Happy Martin Luther King Day!
As a chilly dawn breaks over Southeast Texas, a billboard with an image of Dr. King and one of his most famous quotes can be seen rising over eastbound Interstate 10, just a few miles west of the Louisiana border.
The image stands on MLK Dr., one of the main arteries of Orange, Texas where Tracie grew up and where we often visit our family with our children, ages 8 and 10.
Our girls, Georgia and Lila Jane, know a lot about Dr. King, his life and legacy. They know that only a generation ago he fought for all Americans to enjoy the freedoms of living in a democracy. They know that he ultimately gave his life in his ceaseless efforts to make our country a true democracy, one where all people, regardless of their color, could live without fear of authoritarian violence and suppression.
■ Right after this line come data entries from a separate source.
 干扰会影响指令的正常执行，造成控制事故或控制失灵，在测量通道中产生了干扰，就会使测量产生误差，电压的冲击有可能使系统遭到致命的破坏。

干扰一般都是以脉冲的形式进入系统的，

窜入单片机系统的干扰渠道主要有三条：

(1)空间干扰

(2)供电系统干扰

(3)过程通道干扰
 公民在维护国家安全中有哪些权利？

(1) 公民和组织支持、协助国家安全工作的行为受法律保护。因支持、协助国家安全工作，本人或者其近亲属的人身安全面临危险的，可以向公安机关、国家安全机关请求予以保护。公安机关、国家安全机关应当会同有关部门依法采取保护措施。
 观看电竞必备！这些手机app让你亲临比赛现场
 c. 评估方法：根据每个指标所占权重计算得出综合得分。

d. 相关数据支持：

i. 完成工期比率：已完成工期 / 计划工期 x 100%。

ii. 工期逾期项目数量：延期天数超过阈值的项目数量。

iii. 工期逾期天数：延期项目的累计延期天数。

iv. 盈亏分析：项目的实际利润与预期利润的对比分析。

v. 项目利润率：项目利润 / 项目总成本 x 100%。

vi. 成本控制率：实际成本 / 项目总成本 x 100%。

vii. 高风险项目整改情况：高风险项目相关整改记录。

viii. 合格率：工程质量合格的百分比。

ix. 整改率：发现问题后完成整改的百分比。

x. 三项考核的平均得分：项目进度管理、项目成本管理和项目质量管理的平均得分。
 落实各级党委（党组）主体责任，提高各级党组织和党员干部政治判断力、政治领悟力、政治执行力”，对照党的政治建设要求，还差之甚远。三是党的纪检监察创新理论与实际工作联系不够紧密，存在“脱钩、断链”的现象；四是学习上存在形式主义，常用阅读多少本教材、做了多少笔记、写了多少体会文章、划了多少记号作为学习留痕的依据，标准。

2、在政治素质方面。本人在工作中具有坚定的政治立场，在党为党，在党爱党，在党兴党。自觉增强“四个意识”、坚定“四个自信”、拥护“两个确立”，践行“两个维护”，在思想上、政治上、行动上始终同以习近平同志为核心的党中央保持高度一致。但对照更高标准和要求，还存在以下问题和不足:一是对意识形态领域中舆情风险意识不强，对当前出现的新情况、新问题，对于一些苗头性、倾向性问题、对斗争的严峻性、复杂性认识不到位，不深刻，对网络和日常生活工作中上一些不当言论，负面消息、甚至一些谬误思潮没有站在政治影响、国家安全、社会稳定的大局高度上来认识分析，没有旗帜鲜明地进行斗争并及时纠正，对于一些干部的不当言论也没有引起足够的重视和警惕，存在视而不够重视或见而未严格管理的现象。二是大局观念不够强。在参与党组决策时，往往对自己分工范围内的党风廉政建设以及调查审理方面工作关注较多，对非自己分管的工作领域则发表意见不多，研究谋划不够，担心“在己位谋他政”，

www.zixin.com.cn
They know little of the insidious efforts of neo-Confederates like the Sons of Confederates Veterans who unveiled a newly built monument along MLK Dr. in Orange in the shadow of I-10 in 2017.
They know little of the Sons’ main propagandists, the Kennedy brothers, who sell their books on the Sons’ website — books like Was Jefferson Davis Right?, Rekilling Lincoln, and The South Was Right (also available on Amazon).
They know little of how their neo-Confederate foot soldiers, like the ones who raised the monument in Orange, claim to be merely celebrating their “heritage” and “history,” as they like to put it.
They know little of the historic, collective suffering the Black community in Orange has endured for generations since slavery, Reconstruction, and Jim Crow.
They know little of the pain that residents, Black and White, feel when they drive past the Sons’ neo-Confederate memorial when they drive to work each day.
Georgia and Lila Jane drove by those flags just a few months ago when they attended their great-grandmothers funeral. She worshipped at a church just a few miles up the road from the monument. Between the church and graveside services and then the reception that followed, they passed by the site four times. But they hardly know what those flags mean and what they represent to the people who live here.
They do know that their parents, with the help of generous donors, have raised the billboard that today appears across the road. They know that each year their family visits Orange on MLK Day to march in the city’s historic MLK Day parade (now on hold because of health concerns). They remember that they themselves have marched in that parade in years past.
Happy MLK Day! Please check out Jelani Cobb’s excellent essay for the New Yorker this week, “Martin Luther King, Jr.’s History Lessons.”
Tracie and I share our heartfelt thanks with everyone who contributed to our Go Fund Me campaign to raise the billboard this year. It was first posted on Friday and will remain in place throughout Black History Month (February).